Reinforcement Learning Lab — design notes

Technical companion to /projects/rl. For someone who wants to know why DQN training and a Connect-4 arena share a UI.

I Use This When...

I want one workbench where I can watch a DQN agent learn live, then play against three different game-AI styles back-to-back — without juggling three repos.

Why DQN + game arena in one app, not two

Two strands of RL teaching usually live in different code:

Value-based control on Gym environments (CartPole, Acrobot).
Search-based game AI (minimax, MCTS, AlphaZero).

Putting them together makes the conceptual map easier to walk for a new student. The DQN training loop and the AlphaZero Connect-4 network both end up as "a network that estimates value", and watching the same person flip between them surfaces the family resemblance.

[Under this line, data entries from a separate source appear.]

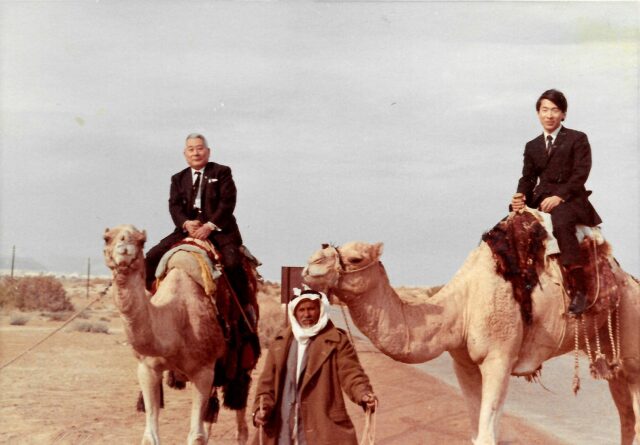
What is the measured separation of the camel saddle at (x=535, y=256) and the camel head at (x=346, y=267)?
50.5 inches

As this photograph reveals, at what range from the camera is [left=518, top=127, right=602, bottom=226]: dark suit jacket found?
9.65 metres

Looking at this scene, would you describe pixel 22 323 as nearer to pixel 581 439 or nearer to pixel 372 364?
pixel 372 364

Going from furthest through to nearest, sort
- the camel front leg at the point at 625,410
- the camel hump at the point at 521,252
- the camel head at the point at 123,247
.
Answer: the camel front leg at the point at 625,410, the camel hump at the point at 521,252, the camel head at the point at 123,247

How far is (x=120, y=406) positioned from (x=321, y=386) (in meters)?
10.9

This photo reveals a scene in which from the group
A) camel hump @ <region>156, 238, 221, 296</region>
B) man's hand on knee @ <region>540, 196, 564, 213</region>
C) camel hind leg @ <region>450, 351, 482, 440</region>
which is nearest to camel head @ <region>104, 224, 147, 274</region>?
camel hump @ <region>156, 238, 221, 296</region>

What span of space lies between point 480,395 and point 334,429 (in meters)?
2.10

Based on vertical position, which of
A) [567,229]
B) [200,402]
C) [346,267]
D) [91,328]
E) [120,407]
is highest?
[567,229]

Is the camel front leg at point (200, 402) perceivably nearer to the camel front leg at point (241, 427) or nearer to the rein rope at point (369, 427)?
the camel front leg at point (241, 427)

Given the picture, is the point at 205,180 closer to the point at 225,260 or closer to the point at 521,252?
the point at 225,260

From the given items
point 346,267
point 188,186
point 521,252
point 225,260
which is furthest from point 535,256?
point 188,186

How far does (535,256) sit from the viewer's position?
9.41m

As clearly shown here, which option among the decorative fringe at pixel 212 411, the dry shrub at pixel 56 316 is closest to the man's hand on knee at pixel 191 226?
the decorative fringe at pixel 212 411

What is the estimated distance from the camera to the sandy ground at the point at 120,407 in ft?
46.3

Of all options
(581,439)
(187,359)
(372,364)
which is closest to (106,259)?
(187,359)
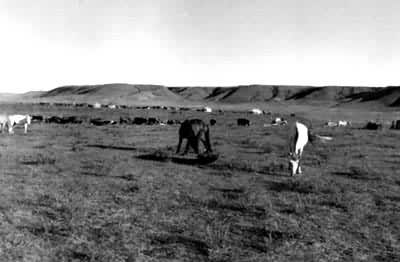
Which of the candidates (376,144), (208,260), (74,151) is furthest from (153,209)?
(376,144)

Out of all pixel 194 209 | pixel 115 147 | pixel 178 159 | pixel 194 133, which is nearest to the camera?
pixel 194 209

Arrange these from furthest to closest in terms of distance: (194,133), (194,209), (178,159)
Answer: (194,133), (178,159), (194,209)

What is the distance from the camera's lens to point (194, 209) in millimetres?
10023

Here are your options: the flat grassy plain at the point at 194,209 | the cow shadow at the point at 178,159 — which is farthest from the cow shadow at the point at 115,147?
the flat grassy plain at the point at 194,209

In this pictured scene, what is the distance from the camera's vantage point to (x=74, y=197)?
35.6ft

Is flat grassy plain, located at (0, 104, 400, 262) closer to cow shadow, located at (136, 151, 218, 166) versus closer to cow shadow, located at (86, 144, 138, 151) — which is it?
cow shadow, located at (136, 151, 218, 166)

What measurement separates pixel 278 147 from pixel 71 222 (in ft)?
51.9

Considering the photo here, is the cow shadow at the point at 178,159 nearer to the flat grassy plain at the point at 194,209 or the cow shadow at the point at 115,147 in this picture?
the flat grassy plain at the point at 194,209

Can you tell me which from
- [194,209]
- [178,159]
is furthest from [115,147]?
[194,209]

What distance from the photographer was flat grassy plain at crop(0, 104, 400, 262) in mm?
7402

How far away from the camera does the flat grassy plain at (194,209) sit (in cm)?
740

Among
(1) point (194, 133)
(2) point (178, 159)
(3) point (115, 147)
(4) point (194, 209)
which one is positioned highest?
(1) point (194, 133)

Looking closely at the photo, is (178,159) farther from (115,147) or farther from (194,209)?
(194,209)

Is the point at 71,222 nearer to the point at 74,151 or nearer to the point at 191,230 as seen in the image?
the point at 191,230
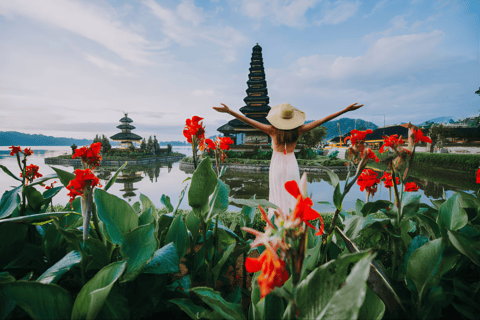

Why session-based training, not one global run

The API is explicitly session-scoped:

POST /api/train/start             -> { session_id }
GET  /api/train/{session_id}/status
POST /api/train/{session_id}/stop
WS   /ws/train/{session_id}

Each POST /api/train/start opens an independent training run with its own hyperparams, replay buffer, env instance, and WS feed. Several runs can proceed in parallel from different starting LRs without contaminating each other's experience.

Sessions also make the demo recoverable. A bad hyperparam choice doesn't poison the workbench — you stop that session and start a new one. A single global run would have forced a full server restart.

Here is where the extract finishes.